§ **Teks Bacaan**:
###
Alimul Fadhil H. Muhammad Zaini
bin Abdul Ghani al-Banjari (Guru Sekumpul) pernah menyinggung dan
menguraikan pembahasan tentang salah satu tema yang selalu aktual
diperbincangkan dalam dunia tasawuf, yakni wacana tentang ‘Nur Muhammad’
dalam salah satu pengajian beliau di Komplek al-Raudah Sekumpul
Martapura. Untuk membutiri kembali pandangan tentang Nur Muhammad
dimaksud seiring dengan peringatan haul beliau yang ke-5 tahun ini (5
Rajab 1431 H ─ 17 Juni 2010 M) berikut tulisan ini dihadirkan guna
pencerahan.
Apakah yang dimaksud dengan Nur Muhammad tersebut?
###
§ **Bahan yang Disediakan**:

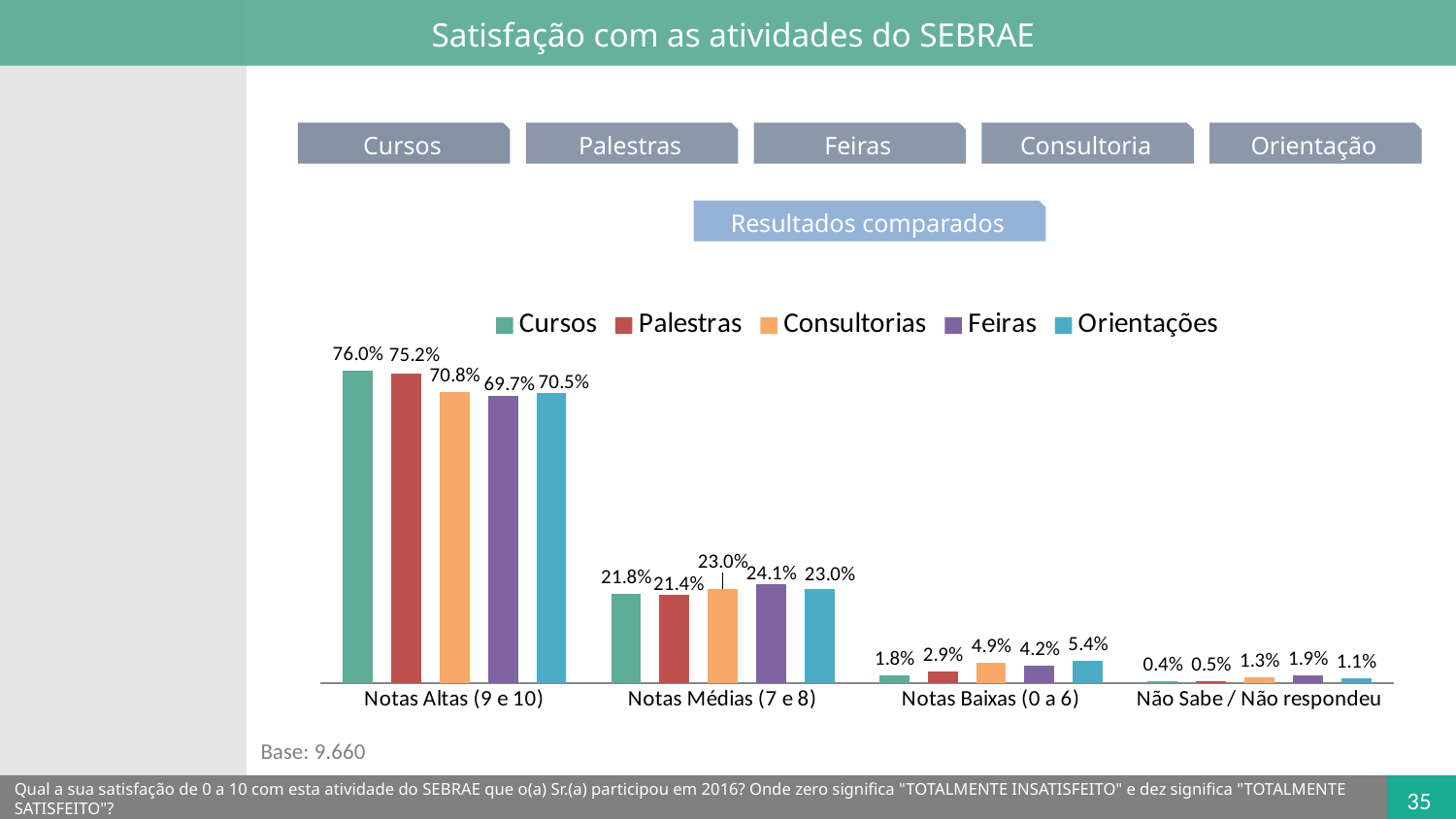
What is the value for Feiras in the Notas Médias (7 e 8) category? 24.1% How many categories are shown on the x axis? 4 What is the difference between the Cursos and Feiras values in the Notas Altas (9 e 10) category? 6.3% What is the value for Consultorias in the Não Sabe / Não respondeu category? 1.3% Which series has the highest value in the Notas Altas (9 e 10) category? Cursos In the Notas Médias (7 e 8) category, which is larger: Feiras or Palestras? Feiras What kind of chart is shown on the slide? Bar chart What is the value for Cursos in the Notas Altas (9 e 10) category? 76.0% How many series does the legend list? 5 What is the base (number of respondents) shown below the chart? 9.660 What is the value for Orientações in the Notas Baixas (0 a 6) category? 5.4% Which series has the lowest value in the Notas Baixas (0 a 6) category? Cursos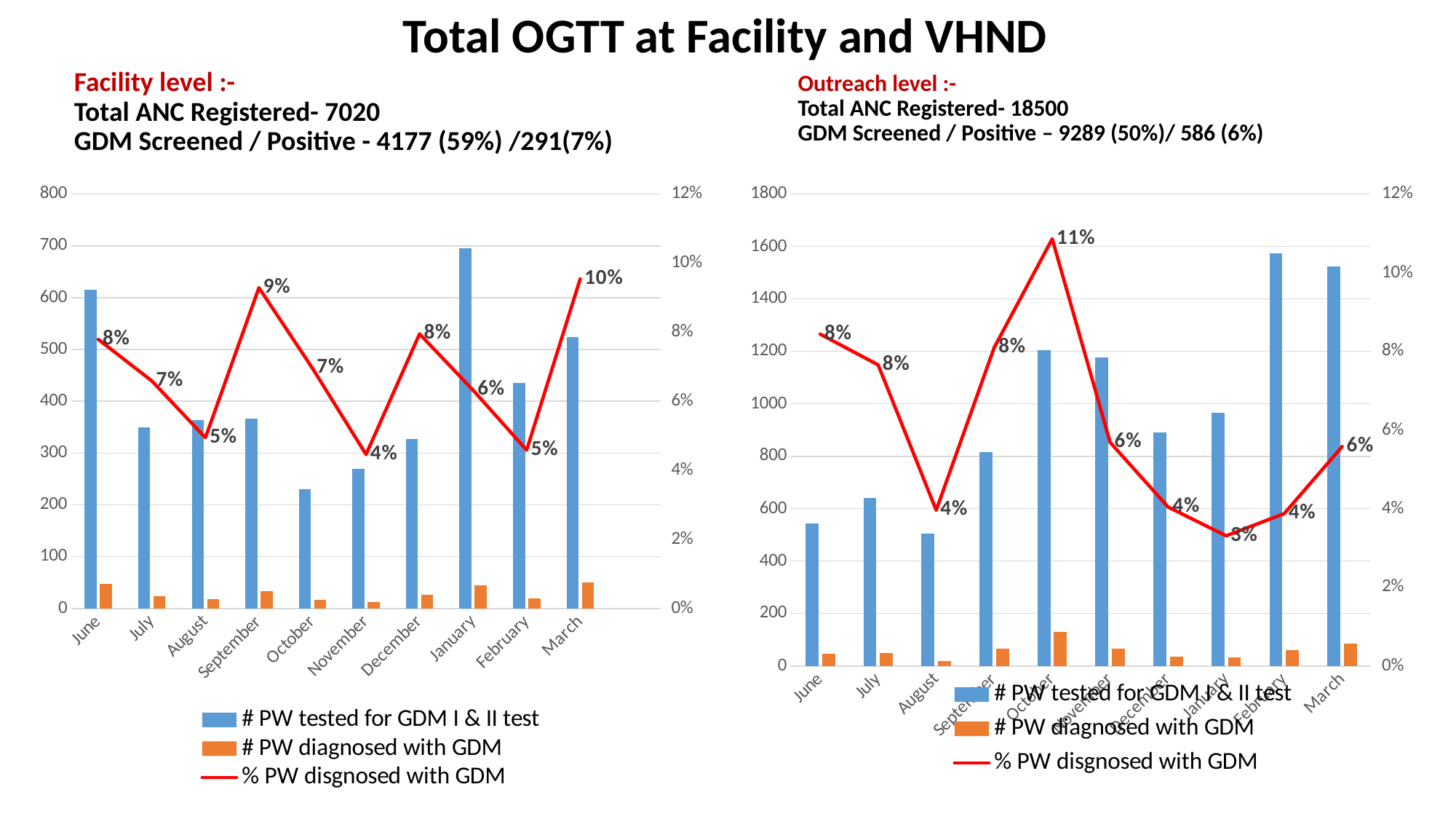
In the Outreach level chart, which series is drawn as a red line? % PW disgnosed with GDM In the Facility level chart, is the number of PW tested for GDM I & II test in January greater or less than 600? greater What kind of chart is the Facility level chart? Combined bar and line chart In the Facility level chart, what is the % PW diagnosed with GDM in March? 10% In the Outreach level chart, which month has the lowest % PW diagnosed with GDM? January In the Facility level chart, what is the difference between the % PW diagnosed with GDM in September and in November? 5% In the Outreach level chart, is the number of PW tested for GDM I & II test in February greater or less than 1400? greater In the Outreach level chart, what is the % PW diagnosed with GDM in October? 11% How many series does the legend of the Outreach level chart list? 3 In the Outreach level chart, is the % PW diagnosed with GDM higher in June or in August? June In the Facility level chart, which month has the highest % PW diagnosed with GDM? March How many months are shown on the x axis of the Facility level chart? 10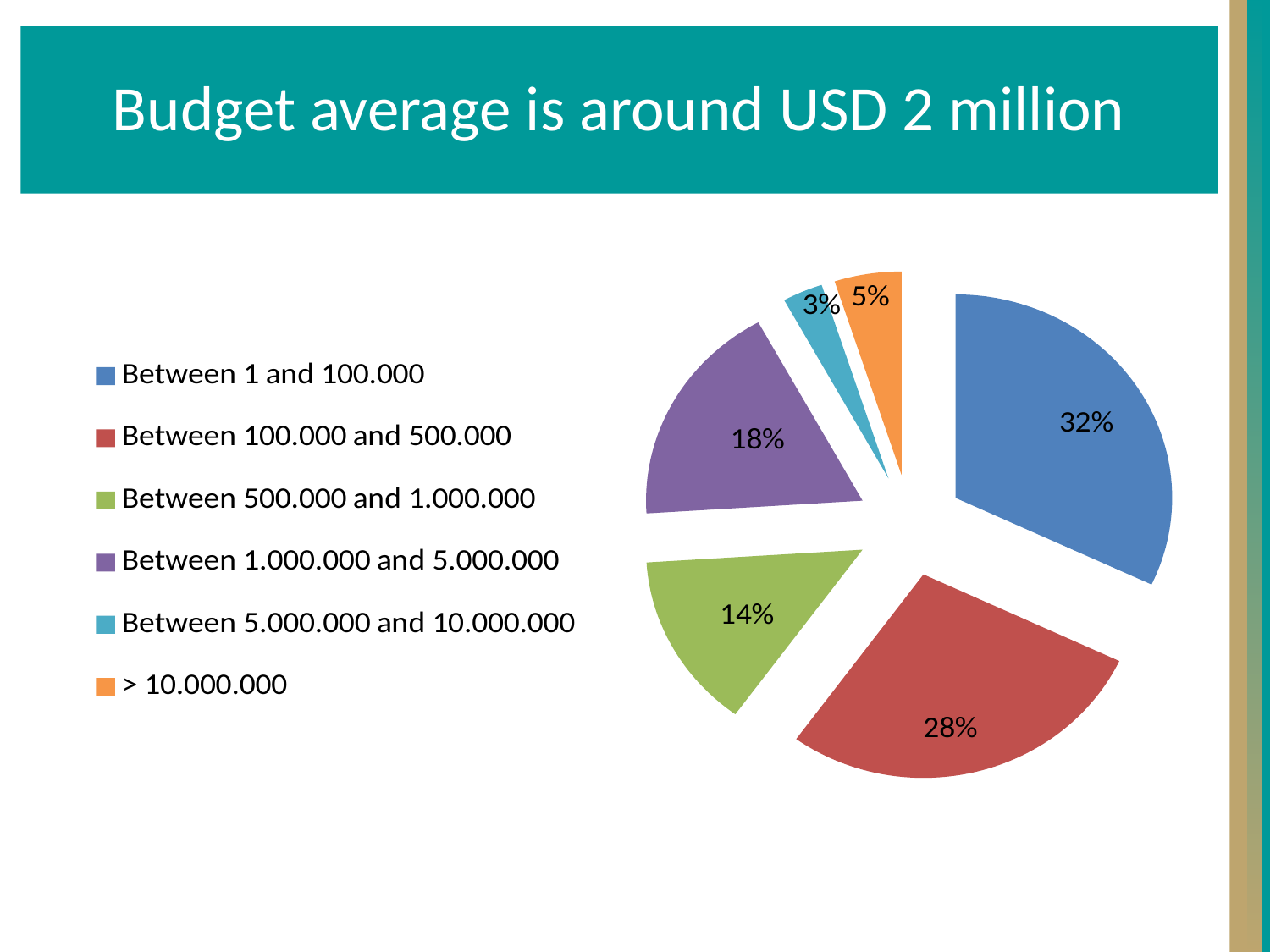
Which category has the smallest slice of the pie? Between 5.000.000 and 10.000.000 What share of the pie is the '> 10.000.000' slice? 5% What share of the pie is the 'Between 500.000 and 1.000.000' slice? 14% What share of the pie is the 'Between 100.000 and 500.000' slice? 28% Which is larger: the 'Between 500.000 and 1.000.000' slice or the 'Between 1.000.000 and 5.000.000' slice? Between 1.000.000 and 5.000.000 How many categories does the legend list? 6 What type of chart is shown on the slide? pie chart What is the difference in percentage points between the 'Between 1 and 100.000' slice and the 'Between 100.000 and 500.000' slice? 4 percentage points Which category has the largest slice of the pie? Between 1 and 100.000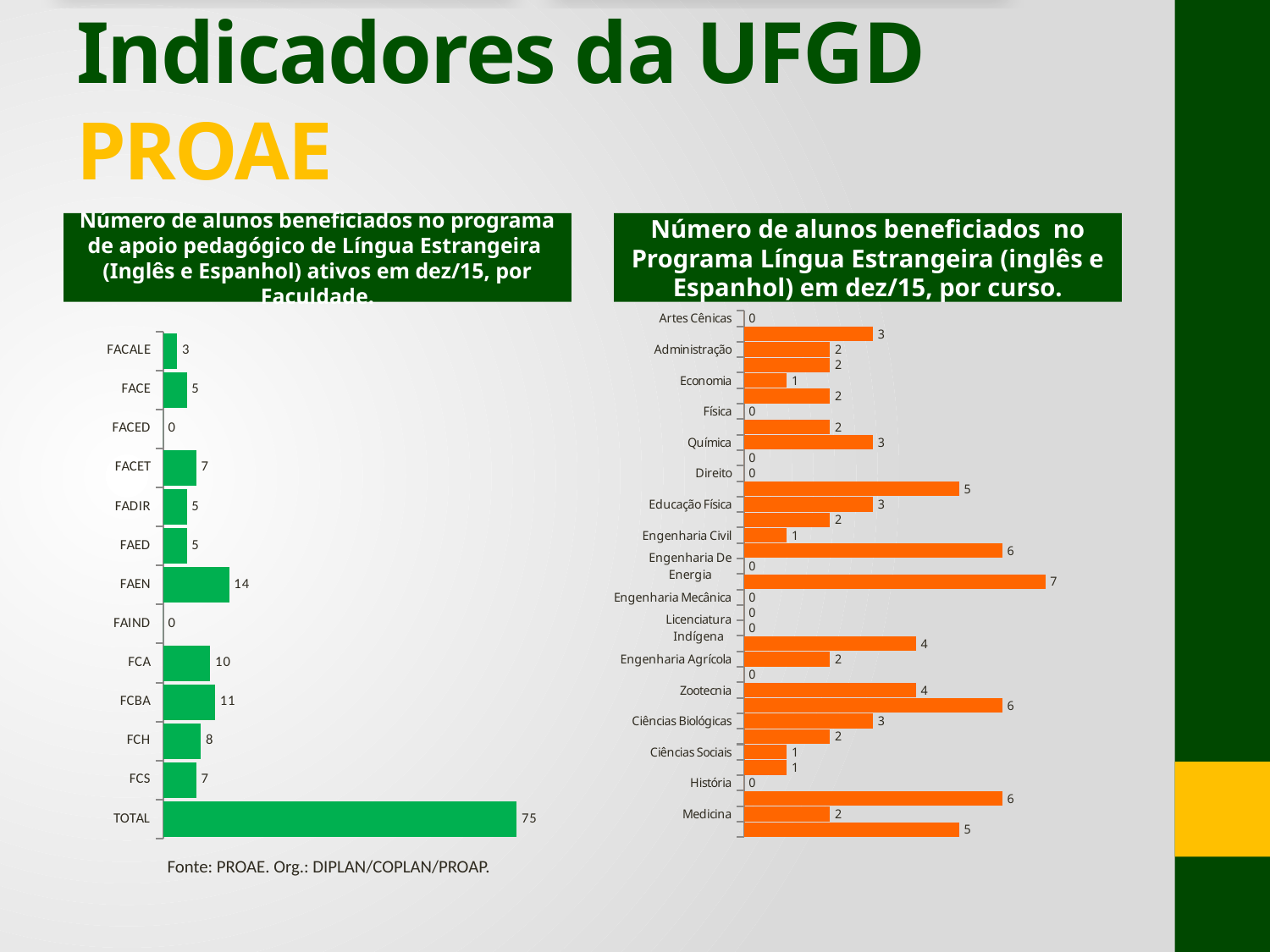
What kind of chart is the right chart (by curso)? Bar chart What kind of chart is the left chart (by Faculdade)? Bar chart In the left chart (by Faculdade), what is the value for TOTAL? 75 In the left chart (by Faculdade), what is the difference between the values for FCBA and FCA? 1 In the left chart (by Faculdade), what is the value for FAEN? 14 In the left chart (by Faculdade), excluding the TOTAL bar, which faculty has the highest value? FAEN In the left chart (by Faculdade), how many faculties have a value of 0? 2 In the left chart (by Faculdade), how many bars are plotted, including TOTAL? 13 In the right chart (by curso), what is the largest data label value shown? 7 In the left chart (by Faculdade), which has a larger value, FCH or FCS? FCH In the left chart (by Faculdade), what is the difference between the values for FAEN and FCH? 6 In the left chart (by Faculdade), what is the value for FCA? 10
###
§ **Tugas yang Dikerjakan**:
- a) Tulis ulang bagian teks tentang Nur Muhammad di antara "Alimul Fadhil H." dan "pencerahan.", termasuk kedua batas itu. Ganti "pengajian" dengan "majelis ilmu".
- b) Sebutkan semua bilangan yang ditulis dengan angka dalam teks tentang Nur Muhammad, sesuai urutan kemunculannya.

§ **Jawaban per Nomor**:
- a)
Alimul Fadhil H. Muhammad Zaini
bin Abdul Ghani al-Banjari (Guru Sekumpul) pernah menyinggung dan
menguraikan pembahasan tentang salah satu tema yang selalu aktual
diperbincangkan dalam dunia tasawuf, yakni wacana tentang ‘Nur Muhammad’
dalam salah satu majelis ilmu beliau di Komplek al-Raudah Sekumpul
Martapura. Untuk membutiri kembali pandangan tentang Nur Muhammad
dimaksud seiring dengan peringatan haul beliau yang ke-5 tahun ini (5
Rajab 1431 H ─ 17 Juni 2010 M) berikut tulisan ini dihadirkan guna
pencerahan.

- b) 5 (dalam "ke-5"), 5, 1431, 17, 2010